_Directions:_ A single number is required: how many lines in the entries hold the word "Vietnam".

_Recorded data:_
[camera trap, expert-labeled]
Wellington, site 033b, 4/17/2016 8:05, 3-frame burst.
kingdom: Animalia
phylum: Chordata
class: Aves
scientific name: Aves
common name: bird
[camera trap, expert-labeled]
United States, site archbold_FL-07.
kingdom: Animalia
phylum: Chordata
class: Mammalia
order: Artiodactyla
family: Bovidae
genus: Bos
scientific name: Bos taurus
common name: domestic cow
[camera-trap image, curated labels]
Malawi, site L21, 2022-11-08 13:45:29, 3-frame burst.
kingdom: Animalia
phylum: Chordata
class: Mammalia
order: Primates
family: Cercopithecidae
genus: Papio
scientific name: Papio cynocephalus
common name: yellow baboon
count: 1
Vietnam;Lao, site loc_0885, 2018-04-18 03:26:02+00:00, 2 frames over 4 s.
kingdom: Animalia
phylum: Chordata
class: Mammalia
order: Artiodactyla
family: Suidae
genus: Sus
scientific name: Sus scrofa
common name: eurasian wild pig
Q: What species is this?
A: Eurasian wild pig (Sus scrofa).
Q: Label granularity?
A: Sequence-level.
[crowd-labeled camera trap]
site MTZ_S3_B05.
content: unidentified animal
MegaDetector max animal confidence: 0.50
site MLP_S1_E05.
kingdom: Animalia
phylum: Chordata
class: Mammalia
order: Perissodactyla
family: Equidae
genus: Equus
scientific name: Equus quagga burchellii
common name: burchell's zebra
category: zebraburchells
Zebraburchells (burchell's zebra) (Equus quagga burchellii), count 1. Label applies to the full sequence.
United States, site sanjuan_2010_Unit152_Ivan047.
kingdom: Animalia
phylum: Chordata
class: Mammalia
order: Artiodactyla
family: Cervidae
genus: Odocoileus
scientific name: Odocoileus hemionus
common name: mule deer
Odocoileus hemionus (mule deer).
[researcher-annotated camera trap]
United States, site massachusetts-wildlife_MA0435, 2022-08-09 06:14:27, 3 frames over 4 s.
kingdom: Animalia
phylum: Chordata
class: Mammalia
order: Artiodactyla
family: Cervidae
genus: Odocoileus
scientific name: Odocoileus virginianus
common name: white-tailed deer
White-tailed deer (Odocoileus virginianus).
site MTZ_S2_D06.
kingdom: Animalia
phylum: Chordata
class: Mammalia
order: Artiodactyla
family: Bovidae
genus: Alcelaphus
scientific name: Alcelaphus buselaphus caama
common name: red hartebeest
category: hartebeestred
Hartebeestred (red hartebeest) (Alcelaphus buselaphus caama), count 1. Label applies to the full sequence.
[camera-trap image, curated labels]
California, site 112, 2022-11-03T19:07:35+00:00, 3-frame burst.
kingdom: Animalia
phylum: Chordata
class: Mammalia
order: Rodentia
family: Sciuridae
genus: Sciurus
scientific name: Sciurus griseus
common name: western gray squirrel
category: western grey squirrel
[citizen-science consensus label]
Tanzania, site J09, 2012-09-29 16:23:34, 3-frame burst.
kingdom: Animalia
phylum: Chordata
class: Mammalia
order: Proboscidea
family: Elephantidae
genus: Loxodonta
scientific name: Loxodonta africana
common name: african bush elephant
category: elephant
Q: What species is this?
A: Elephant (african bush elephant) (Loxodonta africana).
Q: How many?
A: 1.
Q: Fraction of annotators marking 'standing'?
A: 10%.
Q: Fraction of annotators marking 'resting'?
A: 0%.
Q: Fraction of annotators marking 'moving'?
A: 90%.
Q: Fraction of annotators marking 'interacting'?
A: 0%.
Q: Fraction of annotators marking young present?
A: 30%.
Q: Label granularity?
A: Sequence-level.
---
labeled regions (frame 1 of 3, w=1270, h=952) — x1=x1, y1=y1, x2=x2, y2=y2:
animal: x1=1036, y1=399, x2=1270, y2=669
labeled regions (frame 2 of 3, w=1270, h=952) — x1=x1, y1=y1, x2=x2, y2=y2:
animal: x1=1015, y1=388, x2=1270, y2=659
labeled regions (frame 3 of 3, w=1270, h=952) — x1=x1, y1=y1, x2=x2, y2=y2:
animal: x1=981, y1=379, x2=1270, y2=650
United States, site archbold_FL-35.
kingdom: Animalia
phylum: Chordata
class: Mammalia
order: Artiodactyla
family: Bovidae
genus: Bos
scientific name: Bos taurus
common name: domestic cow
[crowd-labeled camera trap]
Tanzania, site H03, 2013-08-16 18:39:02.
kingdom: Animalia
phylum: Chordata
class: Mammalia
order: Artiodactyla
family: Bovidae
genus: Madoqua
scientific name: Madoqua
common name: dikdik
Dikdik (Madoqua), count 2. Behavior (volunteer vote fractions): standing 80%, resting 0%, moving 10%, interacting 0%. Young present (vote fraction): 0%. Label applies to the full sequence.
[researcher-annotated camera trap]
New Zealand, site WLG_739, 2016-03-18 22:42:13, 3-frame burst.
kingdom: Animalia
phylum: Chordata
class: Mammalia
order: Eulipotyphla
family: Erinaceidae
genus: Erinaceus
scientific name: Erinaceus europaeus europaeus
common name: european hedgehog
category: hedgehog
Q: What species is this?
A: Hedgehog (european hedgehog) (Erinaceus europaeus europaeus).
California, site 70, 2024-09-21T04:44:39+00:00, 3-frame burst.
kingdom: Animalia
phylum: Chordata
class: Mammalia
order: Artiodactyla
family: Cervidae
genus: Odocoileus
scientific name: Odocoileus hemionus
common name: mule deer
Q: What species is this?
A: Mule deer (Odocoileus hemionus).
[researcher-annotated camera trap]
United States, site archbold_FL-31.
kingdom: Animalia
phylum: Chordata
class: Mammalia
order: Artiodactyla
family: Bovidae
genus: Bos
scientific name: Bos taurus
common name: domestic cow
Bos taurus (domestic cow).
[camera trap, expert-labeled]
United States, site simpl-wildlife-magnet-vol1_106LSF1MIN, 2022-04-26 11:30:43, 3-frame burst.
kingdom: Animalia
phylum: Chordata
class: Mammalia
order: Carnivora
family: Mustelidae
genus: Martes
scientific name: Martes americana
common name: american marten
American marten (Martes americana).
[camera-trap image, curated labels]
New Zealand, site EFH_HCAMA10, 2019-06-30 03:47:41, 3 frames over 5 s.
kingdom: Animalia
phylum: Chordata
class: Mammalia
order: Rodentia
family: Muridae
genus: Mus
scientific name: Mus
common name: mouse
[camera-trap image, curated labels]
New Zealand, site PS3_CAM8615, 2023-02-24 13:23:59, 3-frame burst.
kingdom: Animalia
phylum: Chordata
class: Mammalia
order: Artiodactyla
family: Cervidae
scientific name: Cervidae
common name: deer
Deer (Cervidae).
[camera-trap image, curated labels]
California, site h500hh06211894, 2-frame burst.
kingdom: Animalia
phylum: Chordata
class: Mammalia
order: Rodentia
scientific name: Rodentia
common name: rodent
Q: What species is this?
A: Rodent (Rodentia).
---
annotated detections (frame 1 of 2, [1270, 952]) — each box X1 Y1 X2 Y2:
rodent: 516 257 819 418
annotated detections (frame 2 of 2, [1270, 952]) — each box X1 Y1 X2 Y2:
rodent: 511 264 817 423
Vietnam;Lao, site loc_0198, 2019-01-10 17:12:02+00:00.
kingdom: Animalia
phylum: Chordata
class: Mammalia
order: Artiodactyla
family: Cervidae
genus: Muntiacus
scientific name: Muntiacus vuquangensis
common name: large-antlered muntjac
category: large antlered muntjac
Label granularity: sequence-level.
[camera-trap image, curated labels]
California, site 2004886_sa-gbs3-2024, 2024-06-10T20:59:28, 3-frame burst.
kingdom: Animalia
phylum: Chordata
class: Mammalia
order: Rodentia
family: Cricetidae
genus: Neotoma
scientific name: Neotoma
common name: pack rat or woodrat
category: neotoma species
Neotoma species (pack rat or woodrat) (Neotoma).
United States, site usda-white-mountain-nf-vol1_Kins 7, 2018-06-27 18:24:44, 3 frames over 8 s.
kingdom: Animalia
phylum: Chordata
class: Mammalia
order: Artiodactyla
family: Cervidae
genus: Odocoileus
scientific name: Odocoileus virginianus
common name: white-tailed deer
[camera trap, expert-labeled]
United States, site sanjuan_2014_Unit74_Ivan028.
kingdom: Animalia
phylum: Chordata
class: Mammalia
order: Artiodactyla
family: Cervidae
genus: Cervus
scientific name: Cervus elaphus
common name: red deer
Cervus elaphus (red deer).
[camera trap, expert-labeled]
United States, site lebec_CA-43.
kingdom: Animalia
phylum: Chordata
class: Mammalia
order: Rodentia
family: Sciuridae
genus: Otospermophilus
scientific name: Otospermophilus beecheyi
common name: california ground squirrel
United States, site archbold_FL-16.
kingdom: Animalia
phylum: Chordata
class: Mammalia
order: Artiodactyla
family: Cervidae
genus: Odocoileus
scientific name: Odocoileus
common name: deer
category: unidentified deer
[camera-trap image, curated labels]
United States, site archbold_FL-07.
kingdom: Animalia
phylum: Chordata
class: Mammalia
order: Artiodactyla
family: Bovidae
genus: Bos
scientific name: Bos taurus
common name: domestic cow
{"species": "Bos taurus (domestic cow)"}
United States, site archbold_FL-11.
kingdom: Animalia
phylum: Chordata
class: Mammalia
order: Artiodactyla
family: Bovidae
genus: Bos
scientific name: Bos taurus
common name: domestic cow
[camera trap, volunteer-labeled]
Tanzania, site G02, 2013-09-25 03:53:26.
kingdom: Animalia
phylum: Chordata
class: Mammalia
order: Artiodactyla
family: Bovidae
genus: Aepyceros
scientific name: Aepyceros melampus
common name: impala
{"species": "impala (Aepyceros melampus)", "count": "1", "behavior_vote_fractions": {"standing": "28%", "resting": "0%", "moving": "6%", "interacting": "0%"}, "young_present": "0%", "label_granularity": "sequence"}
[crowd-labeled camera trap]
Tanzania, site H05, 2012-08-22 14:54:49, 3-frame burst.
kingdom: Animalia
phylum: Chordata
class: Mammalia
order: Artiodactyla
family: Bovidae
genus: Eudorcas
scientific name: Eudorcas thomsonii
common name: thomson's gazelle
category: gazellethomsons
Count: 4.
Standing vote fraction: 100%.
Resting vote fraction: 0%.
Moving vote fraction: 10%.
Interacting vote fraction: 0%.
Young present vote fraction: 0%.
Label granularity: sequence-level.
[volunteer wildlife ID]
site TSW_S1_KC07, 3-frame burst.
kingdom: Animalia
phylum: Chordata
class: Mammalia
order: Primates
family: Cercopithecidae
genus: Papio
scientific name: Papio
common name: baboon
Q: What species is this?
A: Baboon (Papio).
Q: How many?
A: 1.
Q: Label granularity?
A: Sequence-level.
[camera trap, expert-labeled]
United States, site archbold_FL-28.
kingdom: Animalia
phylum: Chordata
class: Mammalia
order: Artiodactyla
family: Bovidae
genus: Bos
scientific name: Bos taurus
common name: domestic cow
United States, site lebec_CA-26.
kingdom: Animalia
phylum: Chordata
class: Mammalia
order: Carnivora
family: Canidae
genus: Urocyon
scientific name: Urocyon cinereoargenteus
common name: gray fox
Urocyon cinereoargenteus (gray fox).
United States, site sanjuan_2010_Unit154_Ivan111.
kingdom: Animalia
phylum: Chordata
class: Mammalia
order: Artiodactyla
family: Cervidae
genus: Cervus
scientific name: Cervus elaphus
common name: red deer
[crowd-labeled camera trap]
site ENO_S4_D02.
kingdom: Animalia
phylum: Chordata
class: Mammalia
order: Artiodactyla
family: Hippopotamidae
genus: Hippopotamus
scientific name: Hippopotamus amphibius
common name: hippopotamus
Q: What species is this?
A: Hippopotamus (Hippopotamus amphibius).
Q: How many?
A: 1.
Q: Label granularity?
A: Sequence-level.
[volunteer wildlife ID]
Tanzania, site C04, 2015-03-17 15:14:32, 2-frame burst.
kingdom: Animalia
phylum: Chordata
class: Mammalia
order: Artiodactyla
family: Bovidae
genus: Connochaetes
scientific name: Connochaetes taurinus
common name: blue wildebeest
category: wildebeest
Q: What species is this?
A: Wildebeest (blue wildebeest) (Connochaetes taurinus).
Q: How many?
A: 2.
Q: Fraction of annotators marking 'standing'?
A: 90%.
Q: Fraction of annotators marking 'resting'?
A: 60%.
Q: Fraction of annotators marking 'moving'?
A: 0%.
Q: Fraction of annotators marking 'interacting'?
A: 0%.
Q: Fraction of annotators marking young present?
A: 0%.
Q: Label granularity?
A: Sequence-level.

_Answer to this problem:_ 2